Die Forschungsergebnisse der vergangenen Jahre sind nutzerfreundlich in einer Datenbank veröffentlicht, sortiert nach Orten, Landkreisen und Wirtshausnamen. Jeder Datensatz ist bebildert, informiert über die Themen Architektur und Einrichtung sowie Geschichte und soziales Leben des jeweiligen Tanzsaals. Bislang weißt die Datenbank 77 Einträge auf. Erreichbar ist das Nachschlagewerk unter http://www.bezirk-unterfranken.de/heimatpflege/datenbanken/index.htmlexterner Link.

Anschaulich präsentierte Birgit Speckle Auszüge aus der Datenbank: Da gibt es den ehemaligen Tanzsaal in Bischofsheim a. d. Rhön (Lkr. Rhön-Grabfeld), in dem sich seit 2000 die russisch-orthodoxe Kirche befindet. Der Tanzsaal des „Schwarzen Adler“ in Gnodstadt (Lkr. Würzburg), in dem früher Christbaumverlosungen stattgefunden haben und Fußballübertragungen gezeigt wurden, wird aktuell für Familienfeiern und Kleinkunstveranstaltungen genutzt. Bei „Reuther“ in Rügheim ist der Saal, in dem Kostüm-, Frühlings-, Herbst-, Karpfen-, Vereins- und Spargelbälle organisiert wurden, dagegen seit 2011 geschlossen.

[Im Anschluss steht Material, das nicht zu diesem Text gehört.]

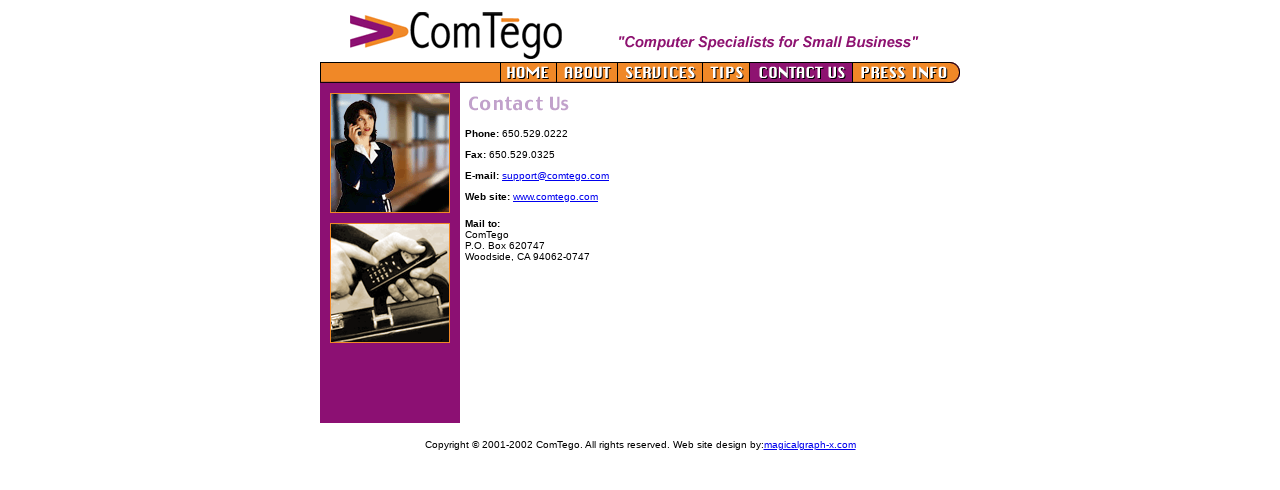

--- FILE ---
content_type: text/html
request_url: http://comtego.com/contact.htm
body_size: 1758
content:
<html>

<head>

<title>Contact Us</title>

<meta http-equiv="Content-Type" content="text/html; charset=iso-8859-1">
<meta name="description" content="Fireworks Splice HTML">


<script language="JavaScript">
<!-- hide this script from non-javascript-enabled browsers
function MM_findObj(n, d) { //v3.0
  var p,i,x;  if(!d) d=document; if((p=n.indexOf("?"))>0&&parent.frames.length) {
    d=parent.frames[n.substring(p+1)].document; n=n.substring(0,p);}
  if(!(x=d[n])&&d.all) x=d.all[n]; for (i=0;!x&&i<d.forms.length;i++) x=d.forms[i][n];
  for(i=0;!x&&d.layers&&i<d.layers.length;i++) x=MM_findObj(n,d.layers[i].document); return x;
}

/* Functions that swaps images. */
function MM_swapImage() { //v3.0
  var i,j=0,x,a=MM_swapImage.arguments; document.MM_sr=new Array; for(i=0;i<(a.length-2);i+=3)
   if ((x=MM_findObj(a[i]))!=null){document.MM_sr[j++]=x; if(!x.oSrc) x.oSrc=x.src; x.src=a[i+2];}
}
function MM_swapImgRestore() { //v3.0
  var i,x,a=document.MM_sr; for(i=0;a&&i<a.length&&(x=a[i])&&x.oSrc;i++) x.src=x.oSrc;
}

// stop hiding -->
</script>

<map name="m_ncomTego2_r3_c4">
<area shape="rect" coords="74,71,228,82" a href="mailto:support@comtego.com">
</map>

</head>
<body bgcolor="#ffffff" onload="">

<center>
<table border="0" cellpadding="0" cellspacing="0" width="640">
<!-- fwtable fwsrc="Untitled" fwbase="comTego2.gif" -->
  <script language="JavaScript">
  <!-- hide 
  if (document.images) {
  home_f2 = new Image(56 ,21); home_f2.src = "pix/home_f2.gif";
  home_f1 = new Image(56 ,21); home_f1.src = "pix/home.gif";
  about_f2 = new Image(62 ,21); about_f2.src = "pix/about_f2.gif";
  about_f1 = new Image(62 ,21); about_f1.src = "pix/about.gif";
  services_f2 = new Image(84 ,21); services_f2.src = "pix/services_f2.gif";
  services_f1 = new Image(84 ,21); services_f1.src = "pix/services.gif";
  tips_f2 = new Image(47 ,21); tips_f2.src = "pix/tips_f2.gif";
  tips_f1 = new Image(47 ,21); tips_f1.src = "pix/tips.gif";
  contact_f2 = new Image(103 ,21); contact_f2.src = "pix/contact_f2.gif";
  contact_f1 = new Image(103 ,21); contact_f1.src = "pix/contact.gif";
  info_f2 = new Image(108 ,21); info_f2.src = "pix/info_f2.gif";
  info_f1 = new Image(108 ,21); info_f1.src = "pix/info.gif";
  }
  // stop hiding -->
  </script>
  <tr valign="top"><!-- row 1 -->
   <td><table border="0" cellpadding="0" cellspacing="0" width="640">
	  <tr valign="top"><!-- row 1 -->
	   <td><img name="logoc" src="pix/logoc.gif" width="292" height="54" border="0"></td>
	   <td><img name="tagline" src="pix/tagline.gif" width="348" height="54" border="0"></td>
	  </tr>
	</table></td>
  </tr>
  <tr valign="top"><!-- row 2 -->
   <td><table border="0" cellpadding="0" cellspacing="0" width="640">
	  <tr valign="top"><!-- row 1 -->
	   <td><img name="strip" src="pix/strip.gif" width="180" height="21" border="0"></td>
	   <td><a href="index.htm" onMouseOut="MM_swapImgRestore();"  onMouseOver="MM_swapImage('home','','pix/home_f2.gif',1);" ><img name="home" src="pix/home.gif" width="56" height="21" border="0"></a></td>
	   <td><a href="about.htm" onMouseOut="MM_swapImgRestore();"  onMouseOver="MM_swapImage('about','','pix/about_f2.gif',1);" ><img name="about" src="pix/about.gif" width="62" height="21" border="0"></a></td>
	   <td><a href="services.htm" onMouseOut="MM_swapImgRestore();"  onMouseOver="MM_swapImage('services','','pix/services_f2.gif',1);" ><img name="services" src="pix/services.gif" width="84" height="21" border="0"></a></td>
	   <td><a href="tips.htm" onMouseOut="MM_swapImgRestore();"  onMouseOver="MM_swapImage('tips','','pix/tips_f2.gif',1);" ><img name="tips" src="pix/tips.gif" width="47" height="21" border="0"></a></td>
	   <td><a href="contact.htm"><img name="contact" src="pix/contact_f2.gif" width="103" height="21" border="0"></a></td>
	   <td><a href="press.htm" onMouseOut="MM_swapImgRestore();"  onMouseOver="MM_swapImage('info','','pix/info_f2.gif',1);" ><img name="info" src="pix/info.gif" width="108" height="21" border="0"></a></td>
	  </tr>
	</table></td>
  </tr>

</table>

<TABLE BORDER="0" CELLSPACING="0" CELLPADDING="5"width=640>
	<TR>
		<TD ROWSPAN="2" ALIGN=CENTER valign=top bgcolor=8c1073>
<TABLE BORDER="0" CELLSPACING="0" CELLPADDING="5">
	<TR>
		<TD ALIGN=CENTER valign=top><img src=pix/7.gif width=120 height=120></TD>
	</TR>
	<TR>
		<TD ALIGN=CENTER valign=top><img src=pix/8.gif width=120 height=120></TD>
	</TR>
</TABLE>
</TD>
		<TD ALIGN=left VALIGN=TOP><img src=pix/context.gif width=300 height=30></TD>
	</TR>
	<TR>
		<TD align=left valign=top width=640 height=300>
<font size="-7" face="Verdana, Arial, Helvetica, sans-serif">		
<B>Phone:</B>	650.529.0222<p>
<B>Fax:</B>	650.529.0325<p>
<B>E-mail:</B>	<a href="mailto:support@comtego.com">support@comtego.com</a><p>
<B>Web site:</B> <a href="http://www.comtego.com">www.comtego.com</a><p>


<B>Mail to:</B><br>
ComTego<br>
P.O. Box 620747<br>
Woodside, CA 94062-0747

</font> </TD>
	</TR>
</TABLE>
</TD>
	</TR>
</TABLE>
<p>
<font size="-3" face="Verdana, Arial, Helvetica, sans-serif">
Copyright © 2001-2002 ComTego. All rights reserved. Web site design by:<a href=http://www.magicalgraph-x.com target=_blank>magicalgraph-x.com</a> </font>


</center>

</body>

</html>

„Grundsätzlich kann ich sagen: Von der Quellenlage her haben wir noch nicht einmal an der Spitze des Eisbergs gekratzt“, resümierte Birgit Speckle. Dennoch: Die Datenbank gewährt einen Einblick in das Tanzsaal-Geschehen der vergangenen siebzig Jahre in Unterfranken. Sie soll als Anregung verstanden werden, auf diesem Gebiet weiter zu forschen und den Tanzsälen bei der Erstellung von Ortschroniken oder Wirtshausgeschichten mehr Aufmerksamkeit zu schenken. Und nicht zuletzt wurde durch das Tanzsaal-Projekt die Zusammenarbeit mit Stadt- und Kreisheimatpflegern, örtlichen Geschichtsvereinen sowie interessierten Privatpersonen gestärkt, was sich, so die Wissenschaftlerin, wiederum auf andere Projekte positiv ausgewirkt hat.
 

Im jährlichen Turnus laden die Bezirksheimatpfleger von Unter- und Oberfranken, das Colloquium Historicum Wirsbergense und der Bayerische Landesverein für Heimatpflege zum Symposium Heimatforschung in das Tagungs- und Kulturzentrum Schüttbau in Rügheim ein. Unter Leitung des unterfränkischen Bezirksheimatpflegers Prof. Klaus Reder präsentieren Fachleute ihre neuesten Forschungsergebnisse und tauschen sich unter Kollegen aus.